30 outubro, 2016

Mostrar a quem erra o seu valor, o bem que tem em si - Papa no Angelus


(RV) Neste dia de mais um terramoto na Itália central, o sol brilhava, todavia em todo o país, e a Praça de São Pedro estava mais do que nunca repleta de fiéis que acompanharam a reflexão do Papa e rezaram com ele o Angelus, ao meio dia.

Como sempre o Papa comentou o evangelho deste domingo, em que São Lucas narra um episódio da vida de Jesus ocorrido em Jericó, onde vivia Zaqueu, um dos chefes de cobradores de impostos. Rico e colaborador dos romanos que ocupavam a região, Zaqueu não podia aproximar-se de Jesus devido aos seus pecados e ainda por cima era de estatura baixa. Então subiu para cima de uma árvore, um sicómoro, à beira da estrada por onde o Mestre ia passar. Ao vê-lo Jesus disse-lhe para descer porque queria parar na sua casa.

Tudo isto acontece antes de se dar em Jerusalém a condenação, a morte na cruz e a ressurreição de Jesus. Em poucas palavras, o desígnio da salvação da misericórdia do Pai para com a humanidade – comenta o Papa, acrescentando que nesse desígnio está também a salvação de Zaqueu, um homem desonesto e desprezado por todos e por isso mesmo necessitado de conversão.

Mas a multidão não compreende porque é que Jesus entra na casa dum pecador e murmura. Guiado pela misericórdia, Jesus procurava precisamente Zaqueu, para fazer compreender que o Filho do homem veio procurar e salvar quem estava perdido.

Se Jesus tivesse posto em evidencia os pecados de Zaqueu – disse o Papa, a multidão teria aplaudido, mas como o acolheu e parou na sua casa, murmurou.

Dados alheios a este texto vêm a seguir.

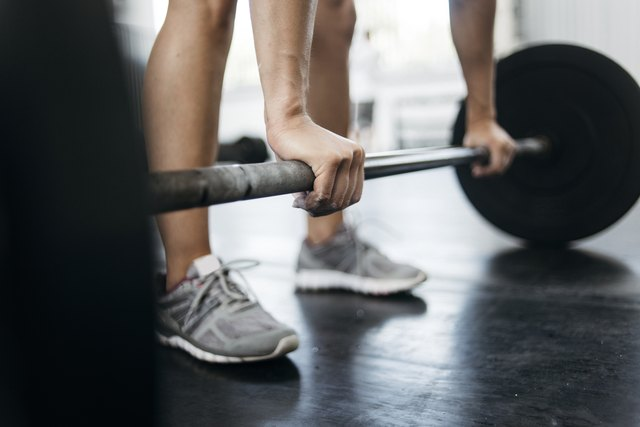 8 Reasons Your Wrists Might Hurt From Weight Lifting (and What to Do About It) | Livestrong.com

Por vezes, prosseguiu o Papa na sua reflexão, procuramos corrigir e converter um pecador, repreendendo-o, fazendo-lhe notar os seus erros e seu comportamento injusto. Mas a atitude de Jesus em relação a Zaqueu indica-nos um outro caminho:

O de mostrar a quem erra o seu valor, aquele valor que Deus continua a ver não obstante tudo. Isto pode provocar uma surpresa positiva, que enternece o coração e leva a pessoa a trazer ao de cima o bom que tem em si. É o dar confiança às pessoas que as faz crescer e mudar. É assim que Deus se comporta com todos nós, não fica bloqueado pelo pecado, mas supera-o com o amor e nos faz sentir a nostalgia do bem”.

Que Nossa Senhora nos ajude a ver o bom que há nas pessoas que encontramos dia por dia, a fim de que todos sejamos encorajados a fazer emergir a imagem de Deus no nosso coração. E assim possamos alegrar-nos pela surpresa da misericórdia de Deus – rematou o Papa, passando a rezar as avé maria…

Depois da oração mariana do Angelus, o Papa recordou que ontem  em Madrid foram proclamados beatos  quatro mártires, assassinados no século passado em Espanha durante a perseguição contra a Igreja. Trata-se de José Antón Gómez, Antolín Pablos Villanuvea, Juan Rafael Maria Alcocer Martínez e Lus Vidaurrázaga Gonzáles, todos sacerdotes benedetinos. Louvemos o Senhor e confiemos à sua intercessão os irmãos e as irmãs que infelizmente ainda hoje, em várias parte do mundo, são perseguidos pela fé em Cristo – disse o Papa.

Francisco exprimiu também a sua proximidade aos povos da Itália Central, atingida pelo terramoto. Também esta manhã houve um forte abalo – disse, informando que reza ao Senhor pelos feridos e pelas famílias que tiveram os maiores prejuízos, assim como também pelo pessoal empenhado nos socorros e na assistência. O Senhor Ressuscitado lhes dê força e Nossa Senhora os proteja.

Os Papa saudou depois diversos grupos da Itália, da Eslovénia,da Irlanda presentes na Praça de São Pedro, concluindo com uma referência à viagem de dois dias que o leva a partir de amanhã à Suécia por ocasião dos 500 anos da Reforma protestante.

Nos próximos dois dias, realizarei uma viagem apostólica à Suécia, por ocasião da comemoração da Reforma, em que católicos e luteranos se reunirão para recordar e rezar. Peço a todos vós que rezeis a fim de que esta viagem seja uma nova etapa no caminho da fraternidade em direcção à plena comunhão”.

Sábado, por volta das 19 horas de Roma, o Papa deslocou-se do Vaticano à Basílica de Santa Maria Maior, no centro de Roma, para confiar a Nossa Senhora a sua iminente viagem à Suécia.